* TASK STATEMENT: Begin with the line containing "At what distance from the viewer is (491,98)" and copy each line exactly through the last line of the entries, inclusive.

* A run of records:
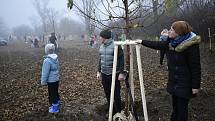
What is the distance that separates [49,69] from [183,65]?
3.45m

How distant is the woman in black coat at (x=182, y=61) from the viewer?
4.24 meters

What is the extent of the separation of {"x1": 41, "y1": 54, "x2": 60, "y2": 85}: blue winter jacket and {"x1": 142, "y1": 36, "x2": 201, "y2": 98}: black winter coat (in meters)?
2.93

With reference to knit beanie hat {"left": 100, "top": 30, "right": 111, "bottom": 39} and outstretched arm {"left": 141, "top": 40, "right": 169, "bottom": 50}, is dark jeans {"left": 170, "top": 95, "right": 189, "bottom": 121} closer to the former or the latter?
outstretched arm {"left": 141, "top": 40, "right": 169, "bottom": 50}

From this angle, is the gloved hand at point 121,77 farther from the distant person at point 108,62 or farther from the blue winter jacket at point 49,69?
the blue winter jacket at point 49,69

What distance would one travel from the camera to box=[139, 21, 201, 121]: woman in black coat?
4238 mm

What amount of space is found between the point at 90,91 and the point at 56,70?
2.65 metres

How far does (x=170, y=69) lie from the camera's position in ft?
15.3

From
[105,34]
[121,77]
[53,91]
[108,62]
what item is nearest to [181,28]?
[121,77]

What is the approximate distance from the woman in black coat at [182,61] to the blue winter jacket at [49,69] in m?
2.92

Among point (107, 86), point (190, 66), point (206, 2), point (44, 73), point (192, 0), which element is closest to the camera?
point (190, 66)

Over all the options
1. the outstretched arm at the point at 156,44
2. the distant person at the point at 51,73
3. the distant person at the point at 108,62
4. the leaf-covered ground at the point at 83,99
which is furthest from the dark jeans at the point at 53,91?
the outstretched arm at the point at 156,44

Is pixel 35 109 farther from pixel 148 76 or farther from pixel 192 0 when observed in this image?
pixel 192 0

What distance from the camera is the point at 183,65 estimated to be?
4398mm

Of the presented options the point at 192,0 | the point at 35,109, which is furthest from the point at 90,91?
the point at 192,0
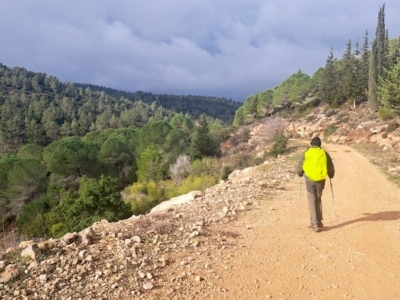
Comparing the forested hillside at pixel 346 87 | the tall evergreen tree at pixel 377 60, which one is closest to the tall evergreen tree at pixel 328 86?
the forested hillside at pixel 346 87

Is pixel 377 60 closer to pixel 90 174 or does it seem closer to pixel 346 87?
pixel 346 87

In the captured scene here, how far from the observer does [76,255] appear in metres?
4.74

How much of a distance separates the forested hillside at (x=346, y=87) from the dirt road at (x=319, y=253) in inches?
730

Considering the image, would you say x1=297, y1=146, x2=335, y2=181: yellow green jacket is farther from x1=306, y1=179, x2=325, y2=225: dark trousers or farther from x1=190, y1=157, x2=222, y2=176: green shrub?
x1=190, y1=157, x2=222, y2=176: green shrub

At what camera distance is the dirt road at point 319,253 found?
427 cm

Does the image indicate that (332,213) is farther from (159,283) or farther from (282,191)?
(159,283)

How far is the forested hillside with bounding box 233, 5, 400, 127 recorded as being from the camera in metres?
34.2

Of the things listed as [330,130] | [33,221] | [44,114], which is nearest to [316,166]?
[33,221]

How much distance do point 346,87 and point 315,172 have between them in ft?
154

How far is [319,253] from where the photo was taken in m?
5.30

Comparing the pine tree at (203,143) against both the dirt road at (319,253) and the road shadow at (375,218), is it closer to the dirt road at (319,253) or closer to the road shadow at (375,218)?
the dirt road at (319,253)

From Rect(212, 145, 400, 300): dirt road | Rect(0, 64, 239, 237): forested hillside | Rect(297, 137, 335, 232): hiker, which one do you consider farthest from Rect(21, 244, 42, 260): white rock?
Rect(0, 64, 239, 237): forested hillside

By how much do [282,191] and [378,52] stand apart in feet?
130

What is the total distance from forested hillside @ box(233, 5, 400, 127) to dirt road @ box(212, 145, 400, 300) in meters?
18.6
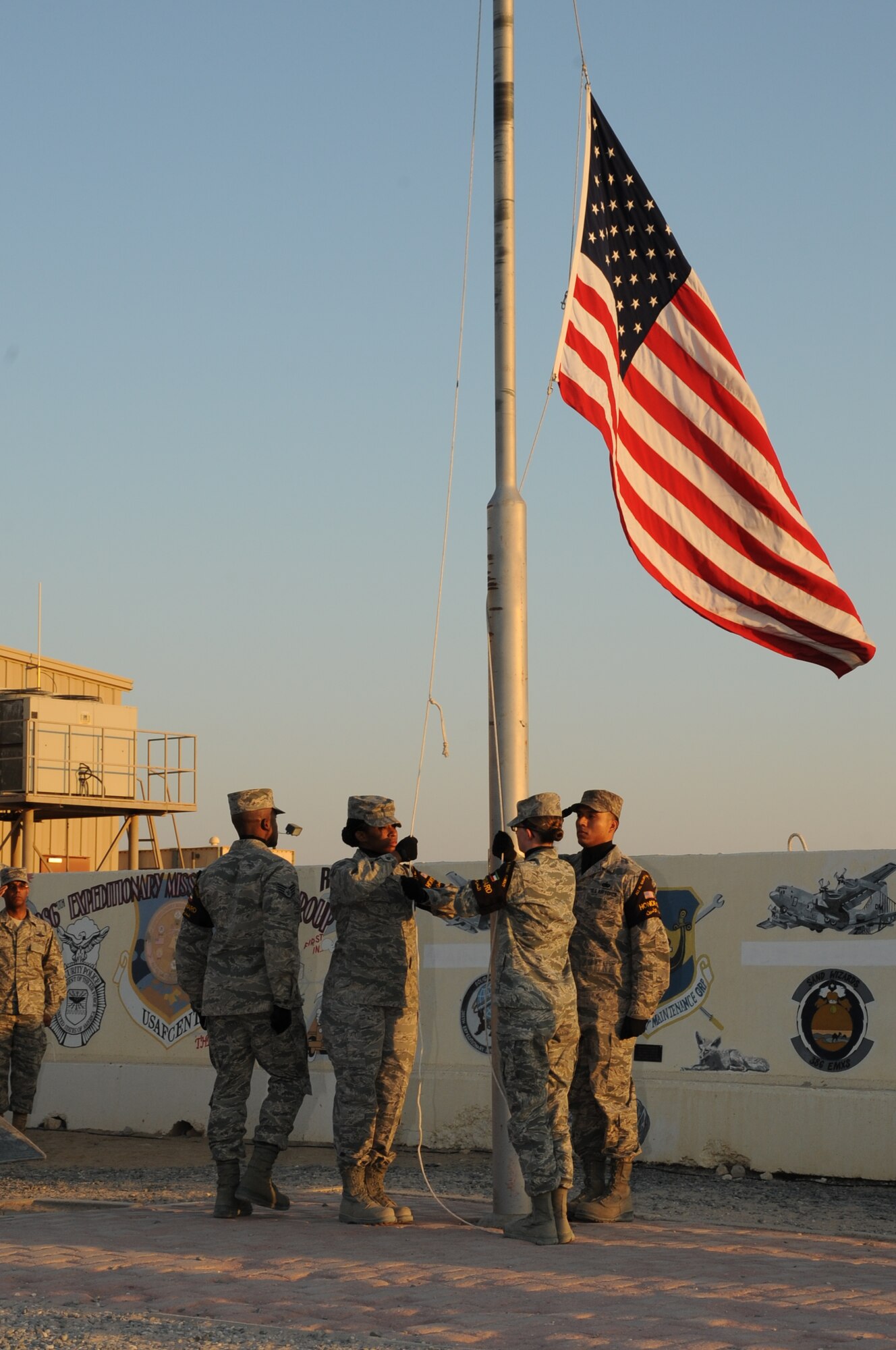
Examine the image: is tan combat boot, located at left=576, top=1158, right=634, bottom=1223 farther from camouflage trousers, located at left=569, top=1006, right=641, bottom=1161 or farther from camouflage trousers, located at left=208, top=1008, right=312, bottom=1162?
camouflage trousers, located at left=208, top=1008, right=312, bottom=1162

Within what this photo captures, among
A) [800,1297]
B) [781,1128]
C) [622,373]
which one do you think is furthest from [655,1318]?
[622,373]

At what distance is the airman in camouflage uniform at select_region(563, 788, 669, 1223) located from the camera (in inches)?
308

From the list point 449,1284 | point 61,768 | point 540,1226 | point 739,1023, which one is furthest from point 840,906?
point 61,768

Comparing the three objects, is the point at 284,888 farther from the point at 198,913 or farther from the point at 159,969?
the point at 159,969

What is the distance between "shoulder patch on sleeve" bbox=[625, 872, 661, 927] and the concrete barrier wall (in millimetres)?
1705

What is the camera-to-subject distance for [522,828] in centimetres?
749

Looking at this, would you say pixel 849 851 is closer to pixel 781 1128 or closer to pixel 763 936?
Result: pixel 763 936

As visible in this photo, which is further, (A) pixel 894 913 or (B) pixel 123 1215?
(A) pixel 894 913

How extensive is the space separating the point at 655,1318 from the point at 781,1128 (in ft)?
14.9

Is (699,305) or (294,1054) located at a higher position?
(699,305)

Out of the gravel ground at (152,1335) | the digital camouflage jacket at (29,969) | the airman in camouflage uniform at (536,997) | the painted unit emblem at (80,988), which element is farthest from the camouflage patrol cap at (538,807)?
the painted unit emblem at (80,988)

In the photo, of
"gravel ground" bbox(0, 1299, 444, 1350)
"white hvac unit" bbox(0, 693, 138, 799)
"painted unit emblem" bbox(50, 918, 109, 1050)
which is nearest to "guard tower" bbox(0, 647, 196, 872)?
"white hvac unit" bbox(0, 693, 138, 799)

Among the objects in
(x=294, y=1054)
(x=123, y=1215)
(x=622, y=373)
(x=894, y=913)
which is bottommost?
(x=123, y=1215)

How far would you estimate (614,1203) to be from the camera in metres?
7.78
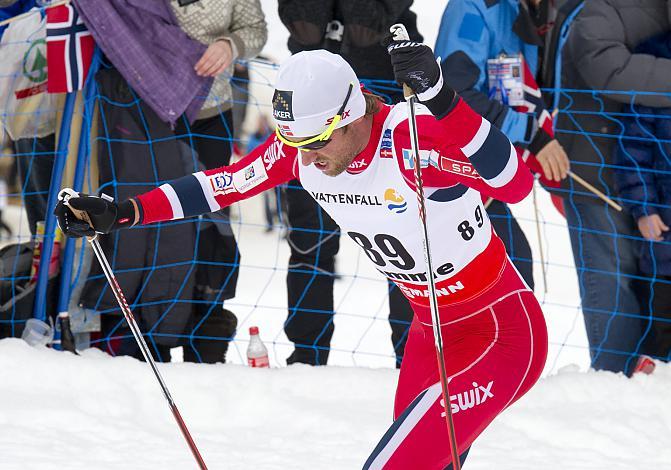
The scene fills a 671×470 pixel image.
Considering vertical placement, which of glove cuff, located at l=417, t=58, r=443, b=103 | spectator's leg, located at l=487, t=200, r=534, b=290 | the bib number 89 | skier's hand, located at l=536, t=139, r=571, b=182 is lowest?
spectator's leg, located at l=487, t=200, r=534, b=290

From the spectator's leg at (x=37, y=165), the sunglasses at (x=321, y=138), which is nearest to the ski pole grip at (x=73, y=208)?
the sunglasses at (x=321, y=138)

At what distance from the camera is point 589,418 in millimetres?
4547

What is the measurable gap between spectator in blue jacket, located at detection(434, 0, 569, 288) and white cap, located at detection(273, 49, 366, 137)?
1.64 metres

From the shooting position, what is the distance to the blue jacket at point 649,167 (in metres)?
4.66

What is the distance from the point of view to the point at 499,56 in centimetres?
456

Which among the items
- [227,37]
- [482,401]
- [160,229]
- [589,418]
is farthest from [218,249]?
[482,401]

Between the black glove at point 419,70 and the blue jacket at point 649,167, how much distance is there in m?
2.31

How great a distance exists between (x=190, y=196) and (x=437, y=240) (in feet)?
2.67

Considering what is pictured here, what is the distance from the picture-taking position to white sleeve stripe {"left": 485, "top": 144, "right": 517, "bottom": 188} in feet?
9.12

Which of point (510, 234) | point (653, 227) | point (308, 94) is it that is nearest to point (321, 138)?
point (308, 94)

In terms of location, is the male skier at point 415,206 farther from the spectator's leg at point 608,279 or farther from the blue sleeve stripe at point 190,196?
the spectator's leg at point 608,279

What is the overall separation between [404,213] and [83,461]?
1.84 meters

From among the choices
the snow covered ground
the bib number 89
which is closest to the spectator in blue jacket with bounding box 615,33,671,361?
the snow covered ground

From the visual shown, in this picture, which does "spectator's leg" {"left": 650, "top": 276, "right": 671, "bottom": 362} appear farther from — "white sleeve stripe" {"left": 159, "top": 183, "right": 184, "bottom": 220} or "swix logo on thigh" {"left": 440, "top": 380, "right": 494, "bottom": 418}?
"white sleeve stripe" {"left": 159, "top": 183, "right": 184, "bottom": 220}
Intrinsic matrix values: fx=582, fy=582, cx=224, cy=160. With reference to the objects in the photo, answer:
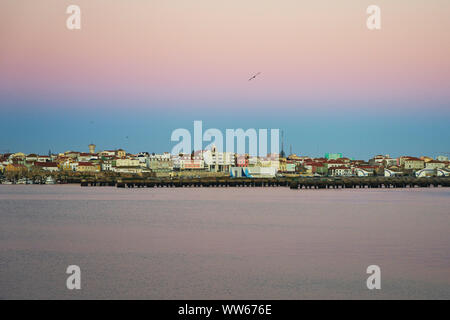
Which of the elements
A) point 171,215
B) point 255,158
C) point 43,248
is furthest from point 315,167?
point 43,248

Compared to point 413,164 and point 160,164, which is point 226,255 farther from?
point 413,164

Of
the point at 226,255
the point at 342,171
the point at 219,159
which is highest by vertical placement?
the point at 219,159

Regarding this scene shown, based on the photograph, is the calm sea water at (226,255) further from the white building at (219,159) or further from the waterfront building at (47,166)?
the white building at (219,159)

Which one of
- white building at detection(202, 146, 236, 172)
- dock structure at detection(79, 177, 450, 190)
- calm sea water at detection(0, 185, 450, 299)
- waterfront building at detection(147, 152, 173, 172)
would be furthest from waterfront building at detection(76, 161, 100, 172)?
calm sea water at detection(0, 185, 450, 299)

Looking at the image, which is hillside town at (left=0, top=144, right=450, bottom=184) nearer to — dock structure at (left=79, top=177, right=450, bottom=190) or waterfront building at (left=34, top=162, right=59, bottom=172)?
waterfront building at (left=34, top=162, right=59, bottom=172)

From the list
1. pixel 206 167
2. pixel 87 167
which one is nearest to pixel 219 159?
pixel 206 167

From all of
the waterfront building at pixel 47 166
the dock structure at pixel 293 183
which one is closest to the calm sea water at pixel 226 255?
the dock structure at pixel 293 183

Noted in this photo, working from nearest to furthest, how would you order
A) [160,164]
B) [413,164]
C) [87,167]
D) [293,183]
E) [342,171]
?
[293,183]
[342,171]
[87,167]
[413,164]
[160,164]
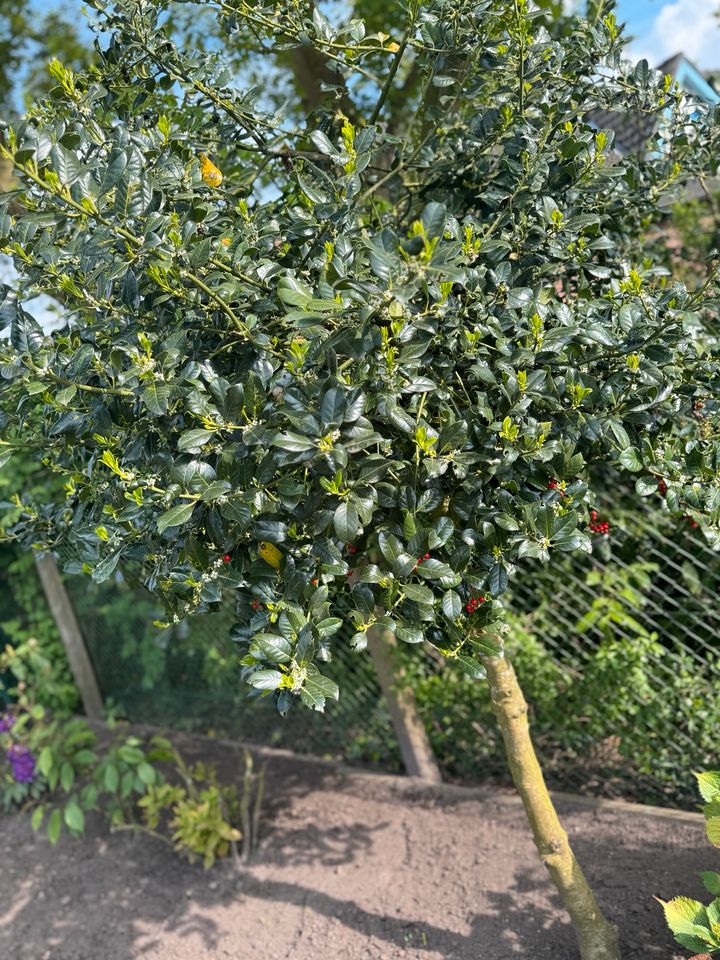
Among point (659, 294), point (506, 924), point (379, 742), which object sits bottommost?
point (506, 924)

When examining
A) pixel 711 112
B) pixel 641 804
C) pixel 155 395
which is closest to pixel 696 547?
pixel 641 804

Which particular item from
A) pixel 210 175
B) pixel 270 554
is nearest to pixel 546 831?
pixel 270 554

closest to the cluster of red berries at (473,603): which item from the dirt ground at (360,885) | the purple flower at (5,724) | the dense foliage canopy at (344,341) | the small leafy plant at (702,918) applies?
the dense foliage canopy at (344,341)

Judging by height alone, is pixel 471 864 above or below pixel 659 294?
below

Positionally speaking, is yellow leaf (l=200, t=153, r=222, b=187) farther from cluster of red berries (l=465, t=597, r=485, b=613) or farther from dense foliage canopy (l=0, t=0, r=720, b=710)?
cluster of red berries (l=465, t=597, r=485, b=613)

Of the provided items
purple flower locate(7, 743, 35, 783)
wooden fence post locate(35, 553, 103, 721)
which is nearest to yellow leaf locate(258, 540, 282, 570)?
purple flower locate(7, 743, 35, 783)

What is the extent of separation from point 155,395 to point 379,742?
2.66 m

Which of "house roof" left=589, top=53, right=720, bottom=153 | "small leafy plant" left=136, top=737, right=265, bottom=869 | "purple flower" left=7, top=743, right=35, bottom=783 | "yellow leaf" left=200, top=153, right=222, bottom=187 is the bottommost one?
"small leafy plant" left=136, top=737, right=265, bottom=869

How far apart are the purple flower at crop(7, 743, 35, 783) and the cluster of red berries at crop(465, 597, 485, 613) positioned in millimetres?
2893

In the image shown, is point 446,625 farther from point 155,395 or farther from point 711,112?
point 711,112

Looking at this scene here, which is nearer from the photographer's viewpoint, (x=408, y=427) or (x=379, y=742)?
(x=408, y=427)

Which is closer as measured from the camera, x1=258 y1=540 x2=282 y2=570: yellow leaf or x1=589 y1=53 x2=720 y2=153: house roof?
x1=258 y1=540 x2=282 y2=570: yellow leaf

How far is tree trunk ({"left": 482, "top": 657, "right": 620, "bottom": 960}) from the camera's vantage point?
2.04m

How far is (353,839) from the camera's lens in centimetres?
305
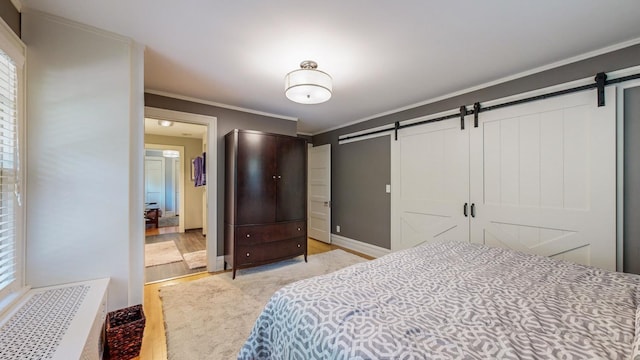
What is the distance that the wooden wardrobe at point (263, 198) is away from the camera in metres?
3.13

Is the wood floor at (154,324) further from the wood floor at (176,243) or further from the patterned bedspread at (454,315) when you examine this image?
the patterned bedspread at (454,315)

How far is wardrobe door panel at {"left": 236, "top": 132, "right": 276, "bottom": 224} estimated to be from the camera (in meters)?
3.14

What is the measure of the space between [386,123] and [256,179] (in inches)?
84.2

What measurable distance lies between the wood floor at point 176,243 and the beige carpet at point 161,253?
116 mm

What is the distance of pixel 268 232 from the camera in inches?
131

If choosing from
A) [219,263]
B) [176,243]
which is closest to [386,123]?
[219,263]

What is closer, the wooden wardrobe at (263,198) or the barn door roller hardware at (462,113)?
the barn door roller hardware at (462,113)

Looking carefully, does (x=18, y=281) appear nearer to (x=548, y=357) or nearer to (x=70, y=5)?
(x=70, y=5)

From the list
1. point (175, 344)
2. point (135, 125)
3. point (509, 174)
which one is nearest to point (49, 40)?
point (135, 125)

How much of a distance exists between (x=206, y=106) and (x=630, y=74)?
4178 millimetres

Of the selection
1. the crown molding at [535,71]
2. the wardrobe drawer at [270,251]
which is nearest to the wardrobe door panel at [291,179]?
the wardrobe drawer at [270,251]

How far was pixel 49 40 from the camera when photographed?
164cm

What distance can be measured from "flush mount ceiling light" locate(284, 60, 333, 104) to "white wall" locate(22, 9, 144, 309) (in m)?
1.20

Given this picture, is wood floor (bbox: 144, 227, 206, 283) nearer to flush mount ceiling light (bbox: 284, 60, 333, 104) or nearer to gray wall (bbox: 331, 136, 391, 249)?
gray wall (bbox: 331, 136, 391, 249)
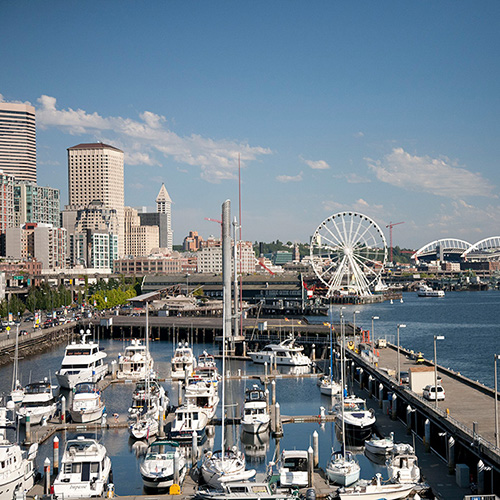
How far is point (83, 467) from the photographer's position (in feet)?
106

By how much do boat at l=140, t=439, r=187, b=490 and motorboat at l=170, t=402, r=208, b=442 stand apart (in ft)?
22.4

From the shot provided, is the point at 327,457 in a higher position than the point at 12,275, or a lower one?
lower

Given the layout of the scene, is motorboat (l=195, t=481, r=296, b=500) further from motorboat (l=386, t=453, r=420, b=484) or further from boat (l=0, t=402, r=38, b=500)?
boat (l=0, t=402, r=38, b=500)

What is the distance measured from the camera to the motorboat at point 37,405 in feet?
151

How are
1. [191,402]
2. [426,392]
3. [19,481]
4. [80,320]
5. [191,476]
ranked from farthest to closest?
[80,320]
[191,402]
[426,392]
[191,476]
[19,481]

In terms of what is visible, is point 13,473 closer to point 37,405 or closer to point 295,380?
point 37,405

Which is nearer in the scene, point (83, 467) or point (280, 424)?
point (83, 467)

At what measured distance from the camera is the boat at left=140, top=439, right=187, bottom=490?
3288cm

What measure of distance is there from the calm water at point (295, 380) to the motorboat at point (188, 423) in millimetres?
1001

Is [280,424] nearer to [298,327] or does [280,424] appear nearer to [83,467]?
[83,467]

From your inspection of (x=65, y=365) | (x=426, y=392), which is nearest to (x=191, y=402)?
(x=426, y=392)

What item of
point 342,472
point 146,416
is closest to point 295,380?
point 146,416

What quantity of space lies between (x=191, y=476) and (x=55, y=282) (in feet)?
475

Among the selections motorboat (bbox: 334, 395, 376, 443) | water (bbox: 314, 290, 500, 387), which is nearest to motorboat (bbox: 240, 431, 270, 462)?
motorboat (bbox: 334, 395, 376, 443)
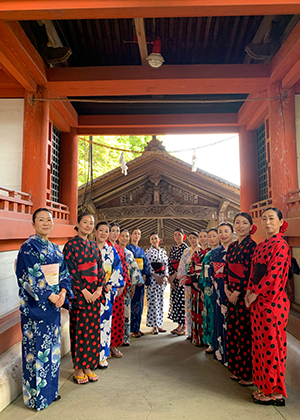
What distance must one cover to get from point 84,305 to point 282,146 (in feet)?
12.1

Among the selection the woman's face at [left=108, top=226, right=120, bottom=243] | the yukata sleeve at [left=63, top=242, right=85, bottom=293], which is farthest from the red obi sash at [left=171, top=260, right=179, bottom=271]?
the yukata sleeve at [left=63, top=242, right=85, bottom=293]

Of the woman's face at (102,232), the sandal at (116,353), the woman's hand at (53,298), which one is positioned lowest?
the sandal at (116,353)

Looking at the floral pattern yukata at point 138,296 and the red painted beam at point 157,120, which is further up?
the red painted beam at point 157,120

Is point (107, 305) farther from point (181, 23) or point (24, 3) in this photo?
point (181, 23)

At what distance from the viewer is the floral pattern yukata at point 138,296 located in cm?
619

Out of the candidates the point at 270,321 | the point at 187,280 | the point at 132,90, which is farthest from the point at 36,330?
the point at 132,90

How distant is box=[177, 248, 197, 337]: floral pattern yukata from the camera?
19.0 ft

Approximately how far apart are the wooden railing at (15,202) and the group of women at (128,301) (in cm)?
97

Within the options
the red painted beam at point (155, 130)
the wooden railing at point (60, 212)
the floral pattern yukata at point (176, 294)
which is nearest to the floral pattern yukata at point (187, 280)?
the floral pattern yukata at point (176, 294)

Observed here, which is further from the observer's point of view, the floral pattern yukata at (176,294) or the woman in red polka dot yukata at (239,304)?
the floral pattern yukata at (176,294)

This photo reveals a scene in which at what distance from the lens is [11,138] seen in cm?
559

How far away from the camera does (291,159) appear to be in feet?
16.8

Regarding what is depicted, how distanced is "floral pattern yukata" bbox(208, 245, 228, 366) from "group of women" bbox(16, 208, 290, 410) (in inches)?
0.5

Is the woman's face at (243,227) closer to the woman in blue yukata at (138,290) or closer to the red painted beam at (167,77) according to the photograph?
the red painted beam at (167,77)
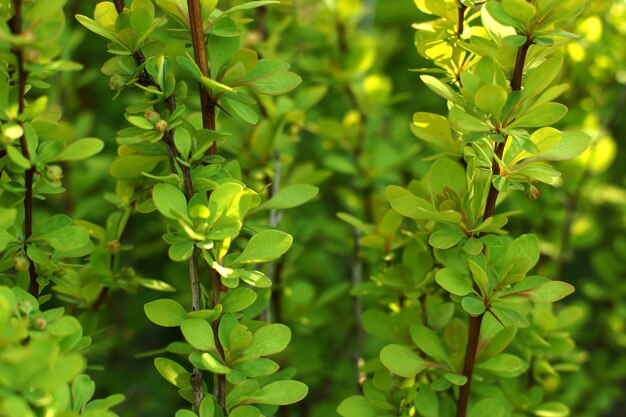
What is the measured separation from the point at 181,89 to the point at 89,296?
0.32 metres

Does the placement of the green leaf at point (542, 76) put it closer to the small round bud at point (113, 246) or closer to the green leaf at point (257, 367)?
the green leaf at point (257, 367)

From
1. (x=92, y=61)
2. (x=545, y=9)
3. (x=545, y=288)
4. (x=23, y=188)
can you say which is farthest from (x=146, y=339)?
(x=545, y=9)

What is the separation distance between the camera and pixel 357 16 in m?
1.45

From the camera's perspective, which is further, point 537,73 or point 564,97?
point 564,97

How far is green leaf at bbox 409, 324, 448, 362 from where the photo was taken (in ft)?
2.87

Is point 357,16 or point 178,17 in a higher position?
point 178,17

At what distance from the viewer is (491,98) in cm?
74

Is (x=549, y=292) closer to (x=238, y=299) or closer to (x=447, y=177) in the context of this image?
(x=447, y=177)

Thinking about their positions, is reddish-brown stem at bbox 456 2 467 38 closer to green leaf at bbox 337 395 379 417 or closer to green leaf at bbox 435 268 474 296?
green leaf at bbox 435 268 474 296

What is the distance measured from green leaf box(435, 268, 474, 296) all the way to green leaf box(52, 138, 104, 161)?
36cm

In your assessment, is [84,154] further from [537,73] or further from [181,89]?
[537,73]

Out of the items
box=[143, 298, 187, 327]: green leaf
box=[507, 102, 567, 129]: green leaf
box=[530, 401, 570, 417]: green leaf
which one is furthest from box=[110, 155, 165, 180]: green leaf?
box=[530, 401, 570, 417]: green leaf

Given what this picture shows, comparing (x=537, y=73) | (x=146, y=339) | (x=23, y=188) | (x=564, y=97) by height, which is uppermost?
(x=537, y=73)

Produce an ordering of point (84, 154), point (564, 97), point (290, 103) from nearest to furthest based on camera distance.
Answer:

* TASK ANSWER:
At what distance from the viewer is (491,98) in cm?
74

Is (x=549, y=292) closer to (x=238, y=299) or closer to (x=447, y=177) in the context of this image?
(x=447, y=177)

Thinking about their positions, is reddish-brown stem at bbox 456 2 467 38 closer to green leaf at bbox 337 395 379 417 or closer to green leaf at bbox 435 268 474 296?
green leaf at bbox 435 268 474 296

What is the distance measured from green leaf box(435, 268, 474, 296) all the way to green leaf box(52, 138, 104, 161)?
36cm

In your assessment, is [84,154] further from [537,73] or further from [181,89]?
[537,73]

Out of the items
box=[143, 298, 187, 327]: green leaf
box=[507, 102, 567, 129]: green leaf
box=[530, 401, 570, 417]: green leaf
which one is furthest from box=[110, 155, 165, 180]: green leaf?
box=[530, 401, 570, 417]: green leaf

Given what this picture shows, comparing (x=537, y=73) | (x=146, y=339) | (x=23, y=188) | (x=564, y=97) by height, which is uppermost?
(x=537, y=73)

Produce an ordering of point (84, 154), point (564, 97), point (290, 103) from nearest to furthest based on camera distance.
Answer:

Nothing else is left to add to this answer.